In the empty streets, Semerket’s screams
caromed off the brick walls of the shuttered buildings. He saw heads
peeping at him from over the balustrades, and he shrieked up to them
for help. But they quickly withdrew into the shadows; in times of war,
no one willingly went into the dark to aid a stranger.

In his hysteria, Semerket noticed that he
and his captors were skirting the Processional Way, heading in the
direction of the royal quarter. Surely there must be Elamite soldiers
on the avenues, he thought, and craned his neck to see. But the dark
was by now so pervasive that he could not even see the faces of his
captors.

“I know it was you who attacked the
plantation,” he hissed in the direction of the Asp.

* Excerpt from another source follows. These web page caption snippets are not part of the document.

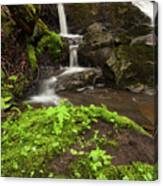 Waterfall Oasis  Canvas Print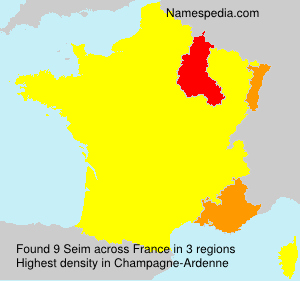 Surname Seim in France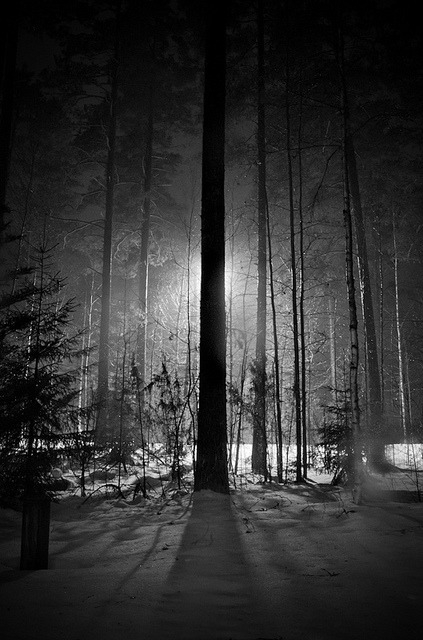 dusan-mandic:  In the Woods by Kimmo J on Flickr.  'Even in darkness your light can shine' - Aura Borealis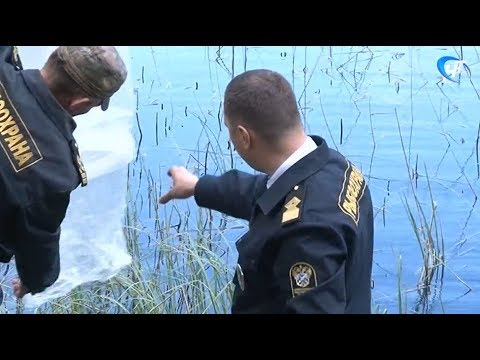 Около 600 тысяч мальков щуки выпустили в 13 озер на территории 7 районов Новгородской области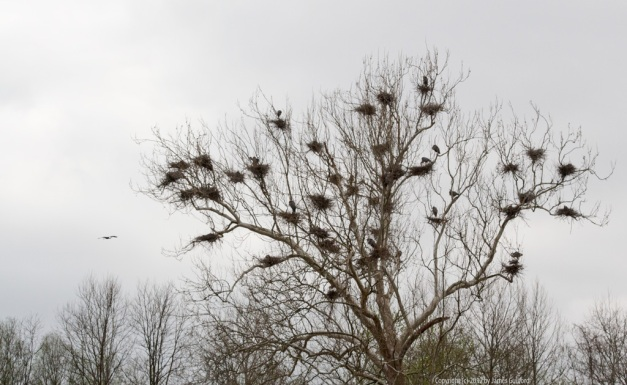 Photo: Heron Rookery in the Cuyahoga Valley National Park. Photo by James Guilford.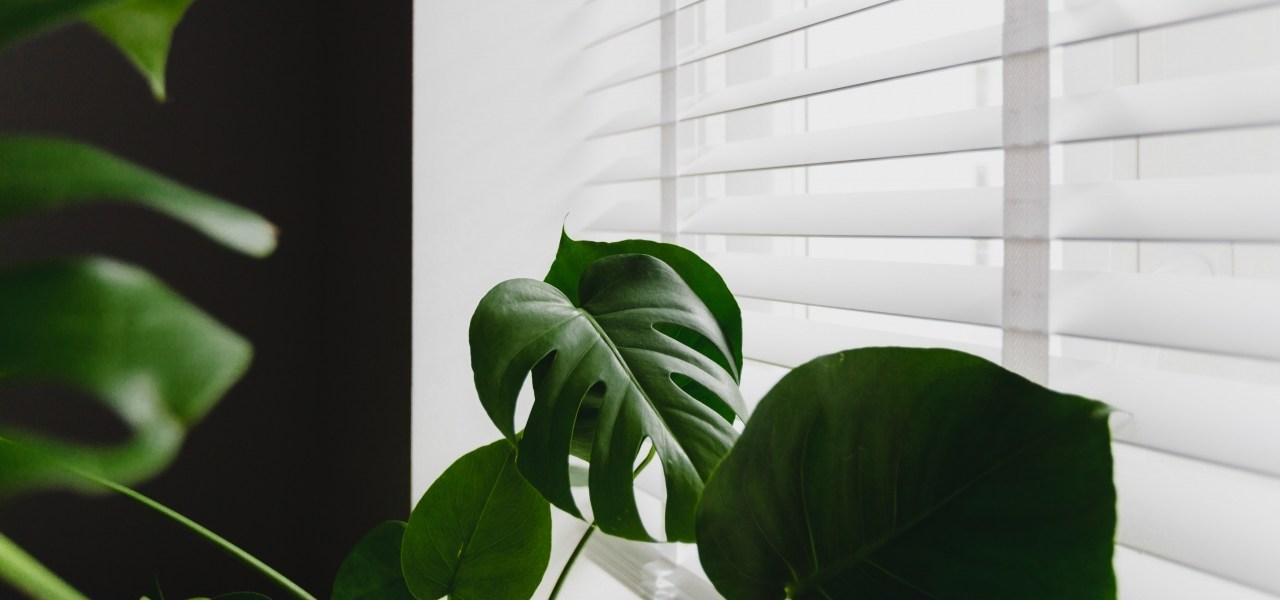 plante à côté d'une fenêtre
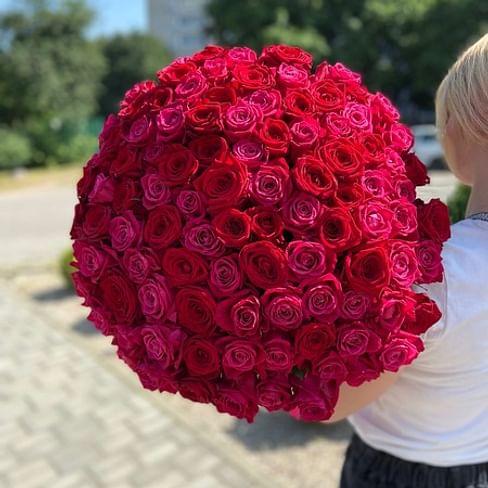 Букет роз КИНГ 101 роза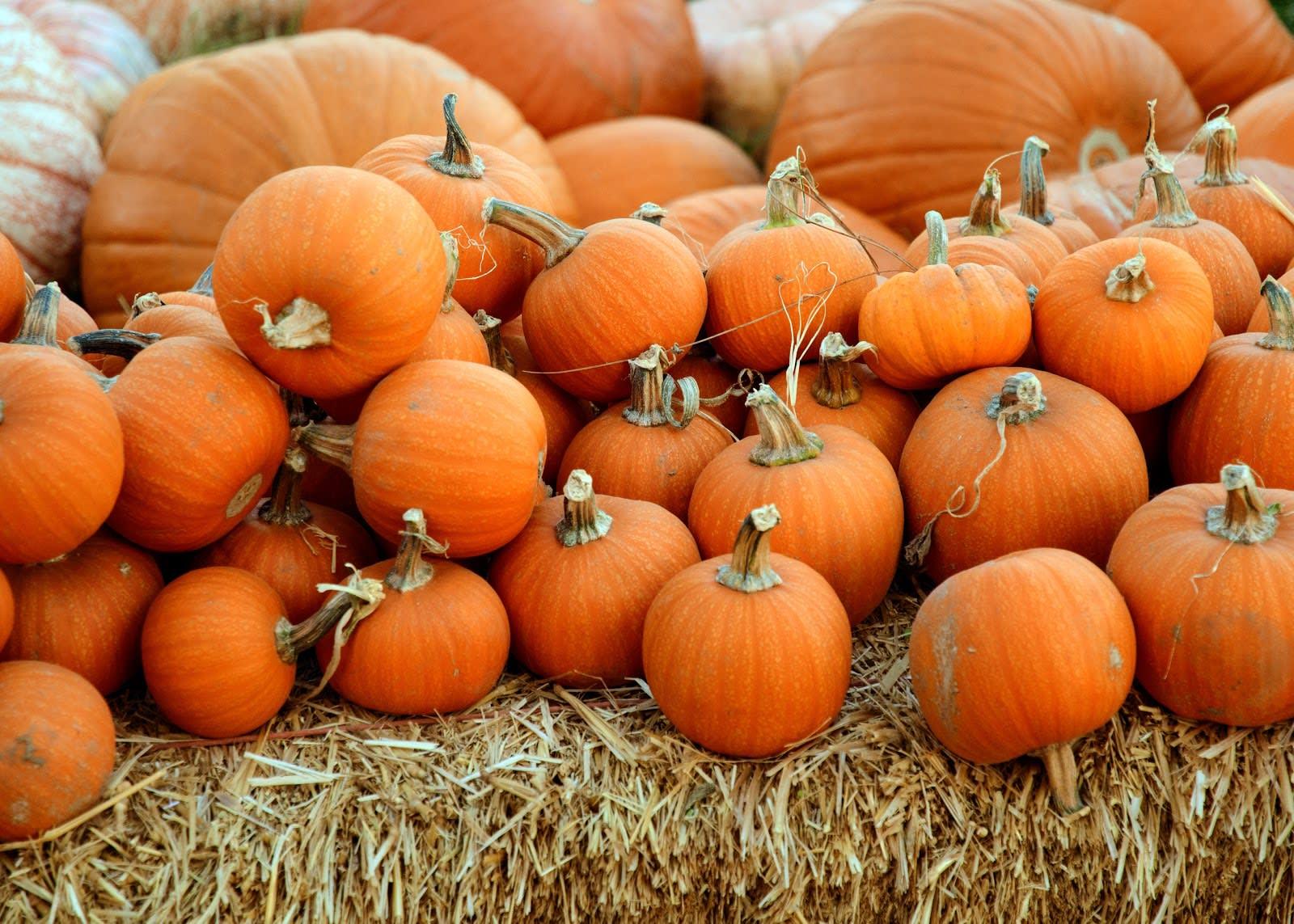 Celebrate the Fall Season at Ukiah's PumpkinFest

“We suspected as much,” came the indifferent
answer.

“Kutir knows,” Semerket lied. “I told him.”

“No, he doesn’t.”

“Even now his men are searching for you.”

“No, they aren’t.”

“How do you know? Where do you think I’ve
been all day? I’ve been at the palace! I told Kutir everything — how it
was you who dressed up as Isins and killed his brother-in-law. I showed
him the Egyptian arrow I found!”

“Did you, now? I’m curious to learn, then,
what Ambassador Menef had to say. He’s been at the court all day, too,
you see. Did you have an opportunity to chat?”

Semerket cursed inwardly at his slip, but
continued to hurl his accusations into the dark “I told him that it was
you who attacked the Egyptian temple, that you thought my wife was
there —”

“No. We knew your wife wasn’t there.”